A diferencia de otras loterías, el Gordo se juega en grupo. El número de la oficina, del taller, del hospital, del sindicato, de la escuela. El de la empresa multinacional donde cada departamento compra una participación. El de la pyme donde juegan todos, desde el dueño hasta el último incorporado. La compra del décimo o de la participación es una acción mínima, repetida por millones, que no distingue jerarquías ni ideologías. Todos hacen lo mismo. Todos esperan lo mismo. Nadie compite con nadie. Si toca en un lugar, no pierde otro. En términos laborales, el Gordo no premia mérito ni esfuerzo: redistribuye azar.
Eso explica por qué el sorteo atraviesa toda España, incluso comunidades con identidades propias muy fuertes como Cataluña o el País Vasco. El Gordo no pide adhesión política ni identidad nacional explícita. No representa al gobierno de turno ni a una idea militante de país. Es un ritual laico, previo a la política, que no divide. Comprar un décimo no es un gesto ideológico; es una forma de no quedarse afuera de una experiencia compartida. Por eso nadie lo boicotea.
También explica por qué no existe algo igual en otros países con economías estables. En Francia, Estados Unidos, Chile o Uruguay hay sorteos grandes y confiables, pero no hay un evento anual que combine acción colectiva, estabilidad institucional y aceptación cultural del azar. En muchos lugares, el juego está moralmente estigmatizado o confinado a espacios específicos. En España, en cambio, el azar convive sin culpa con el trabajo y una sociedad entera.
En la Argentina, el contraste es evidente. No existe un sorteo nacional con esa estabilidad ni ese consenso. La inflación, la fragmentación institucional y la historia de cambios de reglas impiden que una lotería funcione como ancla simbólica. El lugar que en España ocupa el Gordo lo ocupa, de otro modo, el fútbol; más concretamente, la Selección en el Mundial: una pasión colectiva que suspende diferencias, organiza el calendario emocional y permite que una sociedad se piense junta. Pero mientras el fútbol une a través de la competencia y la épica, el Gordo une a través del reparto y la posibilidad compartida.

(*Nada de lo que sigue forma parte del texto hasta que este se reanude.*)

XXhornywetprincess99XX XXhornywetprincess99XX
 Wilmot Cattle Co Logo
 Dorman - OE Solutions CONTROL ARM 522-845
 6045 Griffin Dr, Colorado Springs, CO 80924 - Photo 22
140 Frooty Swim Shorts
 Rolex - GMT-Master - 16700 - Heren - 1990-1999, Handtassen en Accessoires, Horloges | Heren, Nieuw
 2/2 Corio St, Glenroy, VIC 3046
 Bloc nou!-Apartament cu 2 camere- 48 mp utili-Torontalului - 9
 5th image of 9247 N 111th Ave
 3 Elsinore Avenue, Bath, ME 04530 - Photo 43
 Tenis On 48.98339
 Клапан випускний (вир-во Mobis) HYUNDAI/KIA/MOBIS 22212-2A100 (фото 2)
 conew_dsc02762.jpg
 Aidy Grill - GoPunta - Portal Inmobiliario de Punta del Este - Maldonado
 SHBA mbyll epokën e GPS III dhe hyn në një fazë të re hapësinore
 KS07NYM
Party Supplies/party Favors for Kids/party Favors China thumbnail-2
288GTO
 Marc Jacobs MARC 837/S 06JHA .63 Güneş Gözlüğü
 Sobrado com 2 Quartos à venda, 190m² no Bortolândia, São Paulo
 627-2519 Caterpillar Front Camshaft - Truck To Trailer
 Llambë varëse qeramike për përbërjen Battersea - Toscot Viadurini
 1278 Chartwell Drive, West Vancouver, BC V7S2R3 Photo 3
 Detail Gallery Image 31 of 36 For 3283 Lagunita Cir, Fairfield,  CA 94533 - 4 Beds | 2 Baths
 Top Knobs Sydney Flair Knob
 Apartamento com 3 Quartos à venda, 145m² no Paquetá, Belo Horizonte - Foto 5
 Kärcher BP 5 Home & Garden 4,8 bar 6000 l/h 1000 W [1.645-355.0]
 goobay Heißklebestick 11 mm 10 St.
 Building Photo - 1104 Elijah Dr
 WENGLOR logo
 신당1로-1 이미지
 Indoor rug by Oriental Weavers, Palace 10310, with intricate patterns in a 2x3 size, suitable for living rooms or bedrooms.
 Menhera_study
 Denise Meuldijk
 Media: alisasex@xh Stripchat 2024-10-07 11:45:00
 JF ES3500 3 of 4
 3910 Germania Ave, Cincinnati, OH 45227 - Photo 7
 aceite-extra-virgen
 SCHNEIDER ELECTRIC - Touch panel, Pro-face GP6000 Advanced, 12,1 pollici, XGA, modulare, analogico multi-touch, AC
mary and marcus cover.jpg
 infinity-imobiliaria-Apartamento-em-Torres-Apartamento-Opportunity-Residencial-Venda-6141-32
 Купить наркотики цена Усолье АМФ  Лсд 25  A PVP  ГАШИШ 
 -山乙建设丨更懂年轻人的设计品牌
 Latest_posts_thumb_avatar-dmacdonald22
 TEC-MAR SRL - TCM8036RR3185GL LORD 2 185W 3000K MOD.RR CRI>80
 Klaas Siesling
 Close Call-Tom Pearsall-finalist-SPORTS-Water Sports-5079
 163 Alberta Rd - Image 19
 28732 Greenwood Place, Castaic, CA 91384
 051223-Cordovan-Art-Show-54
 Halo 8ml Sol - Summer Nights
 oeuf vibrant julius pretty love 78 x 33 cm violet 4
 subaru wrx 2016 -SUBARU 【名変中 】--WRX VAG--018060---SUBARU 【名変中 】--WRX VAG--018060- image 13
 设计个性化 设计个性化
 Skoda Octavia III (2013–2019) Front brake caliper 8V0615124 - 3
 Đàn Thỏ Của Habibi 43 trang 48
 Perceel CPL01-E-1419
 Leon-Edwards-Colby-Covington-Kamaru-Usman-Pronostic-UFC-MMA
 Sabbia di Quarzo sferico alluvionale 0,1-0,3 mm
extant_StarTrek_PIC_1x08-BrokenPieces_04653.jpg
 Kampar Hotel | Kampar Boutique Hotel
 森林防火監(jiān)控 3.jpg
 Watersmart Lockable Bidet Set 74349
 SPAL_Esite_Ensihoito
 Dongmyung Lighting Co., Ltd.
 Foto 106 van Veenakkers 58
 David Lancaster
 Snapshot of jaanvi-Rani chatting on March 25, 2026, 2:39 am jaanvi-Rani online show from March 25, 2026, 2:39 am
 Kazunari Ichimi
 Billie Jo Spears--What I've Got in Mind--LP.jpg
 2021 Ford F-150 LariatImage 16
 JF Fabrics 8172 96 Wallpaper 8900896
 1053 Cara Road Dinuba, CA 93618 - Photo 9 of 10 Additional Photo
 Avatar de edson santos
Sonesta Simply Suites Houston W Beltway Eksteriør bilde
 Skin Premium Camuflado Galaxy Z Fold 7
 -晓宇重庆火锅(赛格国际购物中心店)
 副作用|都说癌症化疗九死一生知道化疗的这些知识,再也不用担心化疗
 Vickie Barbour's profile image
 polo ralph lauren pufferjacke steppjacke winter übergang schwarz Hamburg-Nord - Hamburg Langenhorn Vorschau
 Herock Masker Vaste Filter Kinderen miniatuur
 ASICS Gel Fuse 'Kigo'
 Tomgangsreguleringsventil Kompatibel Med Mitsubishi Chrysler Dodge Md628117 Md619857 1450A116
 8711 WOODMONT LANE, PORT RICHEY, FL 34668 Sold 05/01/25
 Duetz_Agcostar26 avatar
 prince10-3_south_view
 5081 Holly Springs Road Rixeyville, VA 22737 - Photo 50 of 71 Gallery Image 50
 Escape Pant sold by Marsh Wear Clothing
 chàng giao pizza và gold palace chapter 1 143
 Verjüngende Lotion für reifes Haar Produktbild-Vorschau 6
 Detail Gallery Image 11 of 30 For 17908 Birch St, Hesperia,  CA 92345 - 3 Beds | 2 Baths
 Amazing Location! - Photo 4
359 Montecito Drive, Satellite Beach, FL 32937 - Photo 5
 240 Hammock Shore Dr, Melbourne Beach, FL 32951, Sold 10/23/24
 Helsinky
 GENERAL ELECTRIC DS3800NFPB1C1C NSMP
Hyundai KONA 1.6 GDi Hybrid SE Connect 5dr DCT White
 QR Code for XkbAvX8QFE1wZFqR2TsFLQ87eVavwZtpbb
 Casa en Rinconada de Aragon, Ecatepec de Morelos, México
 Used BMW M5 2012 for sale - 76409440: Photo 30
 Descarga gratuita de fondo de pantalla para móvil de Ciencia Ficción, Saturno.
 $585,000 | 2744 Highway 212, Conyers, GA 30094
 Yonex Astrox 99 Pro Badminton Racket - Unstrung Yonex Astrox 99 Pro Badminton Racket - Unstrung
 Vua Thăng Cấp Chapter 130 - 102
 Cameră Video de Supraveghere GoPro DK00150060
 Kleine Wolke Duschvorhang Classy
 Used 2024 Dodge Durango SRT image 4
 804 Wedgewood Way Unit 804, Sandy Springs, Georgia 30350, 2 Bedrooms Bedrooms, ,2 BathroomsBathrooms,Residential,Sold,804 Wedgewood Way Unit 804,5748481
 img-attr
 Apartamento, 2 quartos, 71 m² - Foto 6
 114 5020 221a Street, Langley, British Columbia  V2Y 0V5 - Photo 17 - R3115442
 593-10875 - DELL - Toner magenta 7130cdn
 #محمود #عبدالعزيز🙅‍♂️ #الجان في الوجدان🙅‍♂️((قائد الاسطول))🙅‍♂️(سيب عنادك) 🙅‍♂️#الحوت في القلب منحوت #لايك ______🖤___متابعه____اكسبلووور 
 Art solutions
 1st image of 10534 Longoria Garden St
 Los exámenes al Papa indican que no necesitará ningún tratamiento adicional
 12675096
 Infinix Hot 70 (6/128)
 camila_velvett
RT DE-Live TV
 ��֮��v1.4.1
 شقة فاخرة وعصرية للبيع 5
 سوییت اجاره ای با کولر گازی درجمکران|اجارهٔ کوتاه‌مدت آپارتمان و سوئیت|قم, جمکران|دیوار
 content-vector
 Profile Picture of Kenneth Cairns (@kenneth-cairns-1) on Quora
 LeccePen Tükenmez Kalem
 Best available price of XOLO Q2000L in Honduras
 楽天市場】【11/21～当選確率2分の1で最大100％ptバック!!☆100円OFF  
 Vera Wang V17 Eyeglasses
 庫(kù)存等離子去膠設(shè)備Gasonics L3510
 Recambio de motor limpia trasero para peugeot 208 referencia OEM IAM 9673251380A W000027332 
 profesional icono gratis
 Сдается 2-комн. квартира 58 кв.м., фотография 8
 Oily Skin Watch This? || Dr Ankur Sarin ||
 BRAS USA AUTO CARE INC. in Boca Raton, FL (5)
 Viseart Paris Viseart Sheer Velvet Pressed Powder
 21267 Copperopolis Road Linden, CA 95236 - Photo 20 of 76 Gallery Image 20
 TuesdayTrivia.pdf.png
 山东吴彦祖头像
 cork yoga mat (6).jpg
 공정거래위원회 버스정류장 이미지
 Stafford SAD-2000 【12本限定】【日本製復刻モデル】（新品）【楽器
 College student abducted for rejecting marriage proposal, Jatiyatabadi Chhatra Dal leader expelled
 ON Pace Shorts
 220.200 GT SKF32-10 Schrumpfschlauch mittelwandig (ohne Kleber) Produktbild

Villamanín mostró el límite del sistema: cuando el azar se vuelve demasiado real, la confianza se tensiona. Pero también mostró su potencia. Frente a un error millonario, una comunidad pequeña eligió negociar, repartir la pérdida y evitar la judicialización. No es poca cosa. En un mundo del trabajo cada vez más fragmentado, donde el ingreso es incierto y la negociación colectiva se debilita, el Gordo de Navidad sigue funcionando —con todas sus contradicciones— como un raro dispositivo de igualdad simbólica.
No garantiza justicia. No corrige desigualdades estructurales. Pero una vez al año permite que millones de trabajadores imaginen lo mismo al mismo tiempo: que la suerte, por una vez, también puede jugar a favor de ellos.